The Republican Riot show may just be the New York tip of the Republican comedy iceberg. Brad Stine is a conservative comic who tours with the Promise Keepers, playing to arena crowds numbering in the thousands. A veteran of the secular circuit and the 90s cable-tv comic boom, Stine has found his "very pro-Patriot, very pro-theism, very pro-God" personal philosophy to be in opposition to the stereotypical comedian.

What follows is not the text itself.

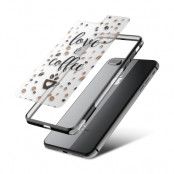 Fashion mobilskal till Apple iPhone 8 Plus - Love & Coffee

"Comedians are thought of as rock ’n’ roll, spoken-word, edgy, pushing the envelope," he observes, "but to do that from a conservative, Judeo-Christian point of view is unique."
Around the 45-minute mark of his act, Stine will often point out that he hasn’t used a single curse word. No matter which club he’s in, he says, that factoid never fails to garner applause.
He currently brings his brand of pro-American jokery to churches and religious functions, noting he doesn’t "do as many clubs now because [he doesn’t] make as much money."

Stand-up comedy is a format that’s ready-made for conservatives. There’s allowance for the Limbaugh monologue/rant, spots for one-liners and ample space for Fox News-style soundbyte ethos. Comedy club audiences respond to shouting and invective and, really now, how far of a jump is it from Bill O’Reilly to Sam Kinison?

As Stine told me, "There is certainly a huge constituency of conservatives in the United States who have made Fox News the number-one news network… There are millions of Americans saying ‘speak for me, speak for me,’ and they’ve never had a comic do it."